Being Home is Hard Work

We’ve been back in our High Wycombe flat for over three weeks now. The time has passed quickly, because we’ve been keeping busy as usual. The weather for the first two weeks was surprisingly mild for March, although Ian didn’t get to appreciate it much.

The flowers that bloom in the Spring, tra-la ..

The flowers that bloom in the Spring, tra-la ..

Work

When we left Ghana, 18 months ago, there was a team of three trained to carry on the work that Ian had set up, analysing the mid-term tests and producing detailed feedback for teachers and school managers. Unfortunately, all three have since left, so Ian was asked to do the analysis from home. He estimated that this would take him a week, but this proved completely wrong. There are now 36 Omega schools (only ten when we were there) and the tests had been given to junior high as well as primary pupils. So there was an awful lot of data to analyse – and the data arrived piecemeal, in a very muddled state. Sorting and matching the data took longer than doing the analysis. The net result is that after working flat out for three weeks, Ian is still only half way there.

During this time we had a meeting with our ERA colleagues, and all of us contributed to a proposal being submitted to the ESRC by Newcastle University. If we receive the funding, it will be an interesting project, but we won’t know for some time yet. Ian has also had a meeting with Simon, who took over as Head of Statistics at NFER when Ian retired, about some support that his team may need in June.

The family

It was great to see our children (two out of three, so far) and all of our grandchildren again. While we were away, Charlie joined Dragons, a junior martial arts group; he goes to sessions two or three times a week, and really enjoys it. On March 11 he was graded and proudly received his first belt. As promised, Claire then bought him a helmet – he looks quite terrifying in all the gear! He looked very different last Friday, when he took part in a ‘Mile of Madness’ at a playing field near his school. All of the Reception children had to wear silly costumes, and walk/run/hop/skip/jump a mile in aid of charity.

 

Charlie is awarded his new belt

Charlie is awarded his new belt

 

Our grandson is a trained killer

Our grandson is a trained killer

What all the top athletes are wearing this year

What all the top athletes are wearing this year

 

Running the 'Mile of Madness'

Running the ‘Mile of Madness’

Last weekend, while Claire was away on a working trip, we borrowed her car and went down to Faversham to see Andrew, Ellie and the girls. The six of us had a Saturday afternoon excursion to Whitstable, where we did a tour of the charity shops and walked up to the picturesque castle, which has a popular playground in the grounds. Next day we went out for lunch, as a belated birthday celebration for Andrew.

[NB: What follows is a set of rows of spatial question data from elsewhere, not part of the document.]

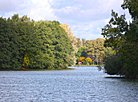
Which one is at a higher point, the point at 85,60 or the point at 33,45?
the point at 33,45

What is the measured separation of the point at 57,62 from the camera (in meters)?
97.2

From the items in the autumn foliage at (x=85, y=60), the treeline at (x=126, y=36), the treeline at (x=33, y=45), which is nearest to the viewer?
the treeline at (x=126, y=36)

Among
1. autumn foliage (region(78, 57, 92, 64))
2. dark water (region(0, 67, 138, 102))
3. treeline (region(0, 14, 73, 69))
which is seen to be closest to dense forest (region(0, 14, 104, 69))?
treeline (region(0, 14, 73, 69))

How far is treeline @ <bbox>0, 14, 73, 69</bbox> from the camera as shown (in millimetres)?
82688

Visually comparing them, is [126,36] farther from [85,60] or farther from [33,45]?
[85,60]

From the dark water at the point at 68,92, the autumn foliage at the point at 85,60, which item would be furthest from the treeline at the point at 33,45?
the autumn foliage at the point at 85,60

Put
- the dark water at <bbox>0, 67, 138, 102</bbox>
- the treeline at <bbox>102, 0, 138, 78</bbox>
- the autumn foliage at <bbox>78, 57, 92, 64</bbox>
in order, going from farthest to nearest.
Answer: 1. the autumn foliage at <bbox>78, 57, 92, 64</bbox>
2. the treeline at <bbox>102, 0, 138, 78</bbox>
3. the dark water at <bbox>0, 67, 138, 102</bbox>

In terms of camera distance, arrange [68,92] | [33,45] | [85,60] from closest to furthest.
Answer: [68,92] < [33,45] < [85,60]

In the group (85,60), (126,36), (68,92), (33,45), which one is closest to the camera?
(68,92)

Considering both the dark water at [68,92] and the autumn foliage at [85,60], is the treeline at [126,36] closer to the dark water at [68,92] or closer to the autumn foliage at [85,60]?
the dark water at [68,92]

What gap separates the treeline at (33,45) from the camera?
82.7 meters

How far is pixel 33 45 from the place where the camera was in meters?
88.2

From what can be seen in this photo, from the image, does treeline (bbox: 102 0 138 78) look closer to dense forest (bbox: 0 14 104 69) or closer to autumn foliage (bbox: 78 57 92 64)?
dense forest (bbox: 0 14 104 69)

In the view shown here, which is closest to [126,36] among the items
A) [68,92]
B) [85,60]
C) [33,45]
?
[68,92]
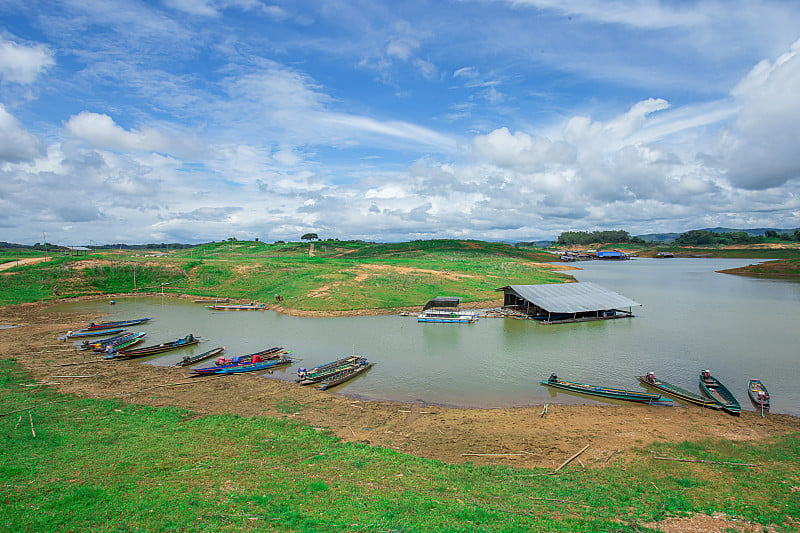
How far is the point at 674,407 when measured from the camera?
20500mm

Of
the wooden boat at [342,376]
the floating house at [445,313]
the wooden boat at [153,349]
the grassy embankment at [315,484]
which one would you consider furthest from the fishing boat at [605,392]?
the wooden boat at [153,349]

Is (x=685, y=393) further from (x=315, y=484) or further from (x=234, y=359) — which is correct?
(x=234, y=359)

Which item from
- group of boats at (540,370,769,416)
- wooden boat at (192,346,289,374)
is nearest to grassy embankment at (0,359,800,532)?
group of boats at (540,370,769,416)

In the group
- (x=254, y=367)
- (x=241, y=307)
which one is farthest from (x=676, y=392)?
(x=241, y=307)

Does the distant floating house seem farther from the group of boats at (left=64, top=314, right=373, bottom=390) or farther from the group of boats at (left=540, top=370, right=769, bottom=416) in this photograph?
the group of boats at (left=64, top=314, right=373, bottom=390)

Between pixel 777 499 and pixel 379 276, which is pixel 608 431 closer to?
pixel 777 499

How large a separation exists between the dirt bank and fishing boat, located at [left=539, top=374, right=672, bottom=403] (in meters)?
0.54

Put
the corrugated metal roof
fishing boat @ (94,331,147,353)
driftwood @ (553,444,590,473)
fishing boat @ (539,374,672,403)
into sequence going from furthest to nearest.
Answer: the corrugated metal roof → fishing boat @ (94,331,147,353) → fishing boat @ (539,374,672,403) → driftwood @ (553,444,590,473)

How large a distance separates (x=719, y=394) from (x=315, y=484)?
70.0 feet

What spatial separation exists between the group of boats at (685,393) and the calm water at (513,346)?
28.2 inches

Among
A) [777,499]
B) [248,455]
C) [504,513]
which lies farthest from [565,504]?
[248,455]

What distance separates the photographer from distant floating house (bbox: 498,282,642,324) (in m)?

A 'slice of cheese' house in Whitstable

A ‘slice of cheese’ house in Whitstable

Whitstable castle

Whitstable castle

Granddaughters can be crazy too

Granddaughters can be crazy too

On the beach

On the beach

The flat

After moving into our flat last June, we quickly got the place organised so that we could live there comfortably. The spare room was still full of junk, i.e. our possessions that had no other home, but this did not bother us as we don’t normally need two bedrooms. However, we do want to be able to have visitors occasionally. In April we have two sisters (home exchange people from the US) coming for a week, so both rooms will be needed. And the task of getting the spare room straight therefore acquired some urgency.

Lateral thinking was employed to work out where some things could go, in our already crowded flat. We acquired plastic moveable storage drawers, and a wardrobe (shorter than average, so we can get all our suitcases on top). We’ve ordered a futon, due to arrive on Saturday. We think it will fit. But…. While in Faversham, we sorted through the contents of two trunks, which had been in Andrew’s cellar for the past six years. A lot went to the tip, and some things had to be left, but we returned with boxes of glass paperweights, pewter figures etc etc. Sandie was proud that, in the reorganisation, she’d cleared three shelves to house these. But we’d forgotten just how many we have – so there are still boxes with nowhere to go.

A home for the pewter figures

A home for the pewter figures

The glass collection sees the light of day

The glass collection sees the light of day

Entertainment

We’ve been to our local cinema twice since we arrived home: first to see the film The Monuments Men, and then to see the NT-Live screening of War Horse. We went to the Marlow Folk Dance Club for the first time since October, and hope to go more regularly over the next few months. Our big day out was to be March 25, when Ian had an RSS meeting in London, and we decided to make a day of it, culminating in a West End theatre visit that evening. Unfortunately, although Ian attended the meeting, our day out had to be postponed. Sandie had an ear infection in both ears, which seriously handicapped her hearing. Not much point in going to see a play if you can’t hear what the actors are saying!